おにぎりぴより〜桜文鳥のゆるゆる日記〜

堀内 清瑞

第1話 ペットショップでの出会い

 ある日、ショッピングモールにあるペットショップの前を通りがかり、足を止めた。


 なぜかペットショップが気になって仕方がない。

 気がつくと私はペットショップに吸い込まれる様に入店していて、小鳥のコーナーの前で佇む。


 目の前にはセキセイインコのヒナたちがケースに入れられ、身を寄せて固まっている。緑や青、黄色にラベンダー、セキセイインコの羽色の多さに驚く。


 別のケースにはクリームイエローのオカメインコが一羽で立っていた。他のケースは白文鳥が数羽、シルバー文鳥が数羽、桜文鳥が二羽と種類ごとに分けられていた。


 展示ガラス越しにオカメインコを見ていると、目の端に動くものが気になった。視線を向けてびっくり!


 他のケースにいる文鳥のヒナたちは、身を寄せ合ってまったりしているが、桜文鳥のケースだけは様子が違う。


 猪突猛進でケースに体を預け、脚は空回りしている。二羽はお互いを踏みつけ乗り越え、我先にと競っているかの様だった。


 ヒナの行動に私はぽかんとしてしまった。多分、口も開いていたと思う。外出時はマスク必須の時期だったため、おマヌケな顔を晒さなくてすんだが。


 まぁ、小鳥のコーナーにいたのは私だけだったから、どんな顔をしていても平気といえば平気だったけどね。




 セキセイのヒナがケースの中で左右に動き、連れてってアピールをしているのをよく目にしていた。

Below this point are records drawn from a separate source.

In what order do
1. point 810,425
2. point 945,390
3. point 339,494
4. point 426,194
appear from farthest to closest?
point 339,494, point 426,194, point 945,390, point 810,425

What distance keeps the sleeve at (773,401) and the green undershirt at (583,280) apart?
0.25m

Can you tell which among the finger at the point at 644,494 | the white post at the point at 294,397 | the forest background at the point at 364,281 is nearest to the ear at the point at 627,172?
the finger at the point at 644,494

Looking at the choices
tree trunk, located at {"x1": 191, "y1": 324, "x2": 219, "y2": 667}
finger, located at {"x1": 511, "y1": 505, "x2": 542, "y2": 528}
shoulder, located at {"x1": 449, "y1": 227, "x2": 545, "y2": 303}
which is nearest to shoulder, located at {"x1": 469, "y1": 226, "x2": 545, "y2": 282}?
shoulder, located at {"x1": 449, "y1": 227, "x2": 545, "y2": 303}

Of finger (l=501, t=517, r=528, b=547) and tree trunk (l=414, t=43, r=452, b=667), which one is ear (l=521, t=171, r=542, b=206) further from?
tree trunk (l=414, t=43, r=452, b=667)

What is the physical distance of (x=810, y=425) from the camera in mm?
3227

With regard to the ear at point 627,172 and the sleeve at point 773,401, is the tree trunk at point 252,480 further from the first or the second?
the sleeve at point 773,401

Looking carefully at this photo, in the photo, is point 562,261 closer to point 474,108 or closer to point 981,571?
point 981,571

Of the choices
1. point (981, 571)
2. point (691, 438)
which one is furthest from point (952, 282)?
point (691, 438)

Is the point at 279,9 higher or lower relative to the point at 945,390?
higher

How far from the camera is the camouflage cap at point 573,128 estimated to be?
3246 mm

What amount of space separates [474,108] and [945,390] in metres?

 なかにはでんぐり返しをしてアピールするツワモノな子もいたなぁ。かわいくて連れて帰りたくなったけど、我慢ができた。


 しかし、この桜文鳥たちの行動を目の当たりにして、連れて帰りたくなってしまい、家族に相談すると、


「気に入ったなら、きっと縁があるんだよ。連れていけば?」 


 言われて、その気になる。


 問題は二羽のうち、どちらを連れて帰るかだった。